Selected text —

================

Bach Family - Complete Organ Music
Stefano Molardi, Luca Scandali, Filippo Turri (organ)
BRILLIANT CLASSICS 95803 [24 CDs]
When we think of Bach organ music, we tend automatically to think of Johann Sebastian Bach and stop there. However, there is a cornucopia of fine organ music from other members of the Bach clan, including two of Johann Sebastian’s sons, his supposed favourite, Wilhelm Friedmann, as well as arguably his most gifted son, Carl Philipp Emanuel. Add to this Johann Sebastian’s forebears and the list becomes even longer; there are also those works by lesser members of the Bach family which have been attributed to other, more famous members of the family to improve the stock of music. One such work is the Fantasia and Fugue in A minor BWV561, where the attribution still remains uncertain and is here included in a section dedicated to such works. The only other collection of organ works by members of the Bach family is an old Hänssler Classics disc where Franz Haselböck presents the music of ten members of the family, some of whom do not appear in this set, on a single disc (CD 94.038).
I have a number of recordings of the organ music of members of the Bach family, including a couple of the complete organ music of Johann Sebastian Bach, and when I recently reviewed the Brilliant box set of his Music for Christmas (95853), I commented on the disc of organ music performed by Stefano Molardi, that on the evidence of the playing presented there and on the two discs included in Brilliant’s survey of 500 Years of Organ Music (95310), that I would be putting his set of the complete organ music on my wish list. Little did I know that within a couple of months I would be afforded the opportunity to review this set, containing Molardi’s complete recording. My aim here is briefly to review the music of Johann Sebastian, whilst dedicating the bulk of this review to the more unfamiliar members of the Bach family. As such, I would like to be able to say that the Molardi recording of J. S. Bach lived up to my expectations, and whilst in some ways it did, there were times that I was less impressed. Some of his playing is, on occasion, lacking in personality, as if it was the end of a long day and he wanted to go home, leading to some plain and less inspired playing; however, they still sound fine, after all every organist has an off day and I am sure we all have favourite sets, but still turn to other organists for certain works. I know I do. I am glad to say though, that the majority of Molardi’s recordings did meet my expectations, and there are more pros than cons, so whilst this will not topple my favourite recording of Johann Sebastian Bach’s organ music, there are certainly discs that I will be returning to again and again.

================

Material —
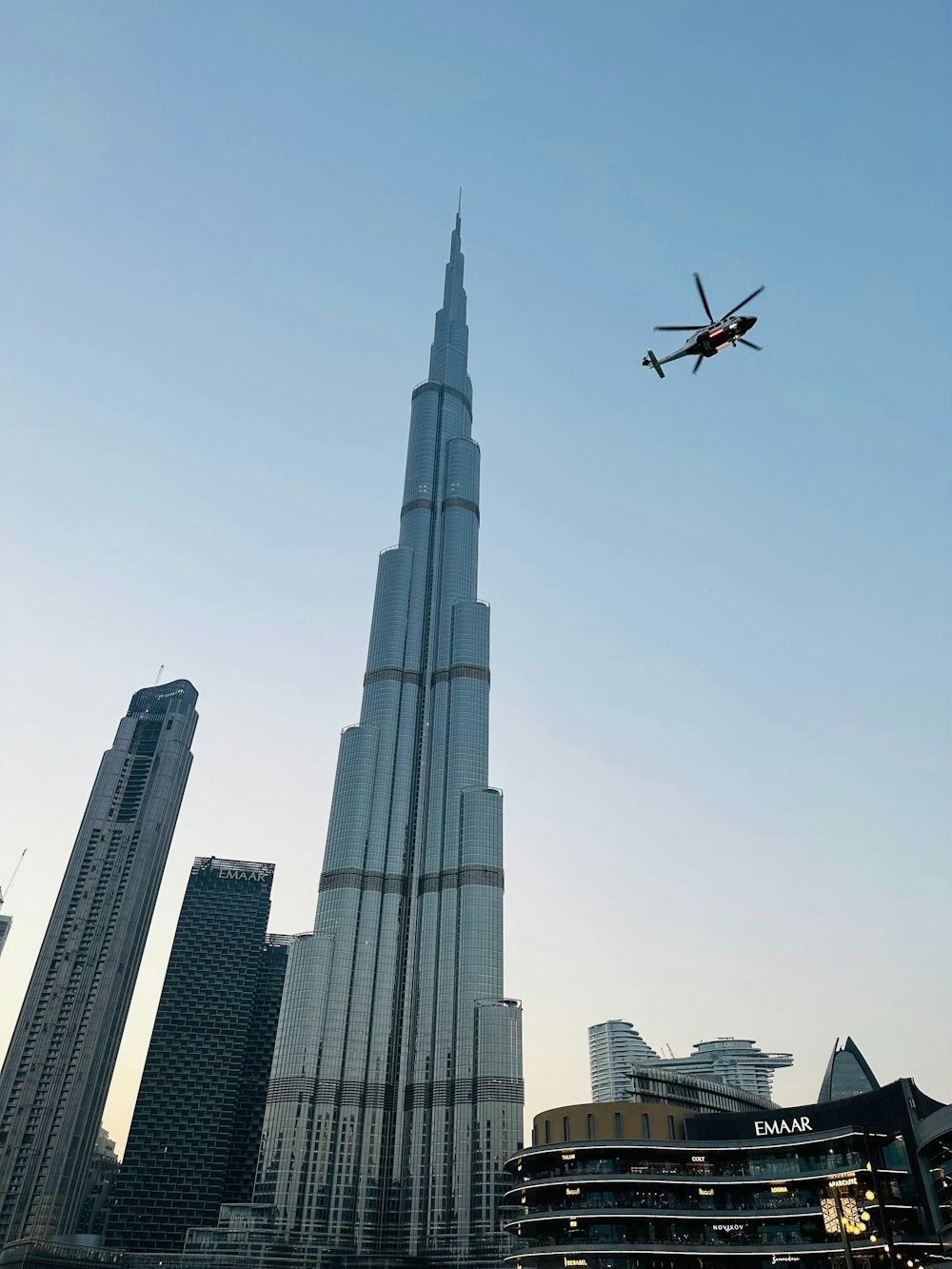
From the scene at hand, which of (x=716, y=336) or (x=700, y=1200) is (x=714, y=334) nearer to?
(x=716, y=336)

================

Stated goal —
Can you carry on the review of the Bach family organ box set, picking up right after its last sentence? The material plays no part in what comes next.

Written response —
Whilst I have a fair amount of Carl Philipp Emanuel Bach’s keyboard music, that does not really include his music for the organ, with my only foray in to the genre being the Naxos recording of the Organ Sonatas by Iain Quinn (8.573424), this poses the question if this is ‘complete’, where is the recording of the Sonata in A Major Wq 65/32, H.135? of the five sonatas presented here, the Sonata in A minor Wq70:4 (H85) has always been a favourite, probably as it is the only one that I have heard live. Here Luca Scandali gives a wonderful performance, with the rousing opening Allegro assai setting the scene for a recording that offers the listener far more than Iain Quinn’s does. The music seems to come alive in Luca Scandali’s hands and feet; this is a much more nuanced and enjoyable interpretation of the sonatas. Add to this the shorter works, such as the Fugue in D minor Wq119:2 (H99), or D minor H372.5 and you appreciate how valuable this recording is, which is also available as a stand alone 2 CD set (94812), something that is reinforced by Scandali’s playing of 5 Choräle mit ausgesetzten Mittelstimmen H. 336.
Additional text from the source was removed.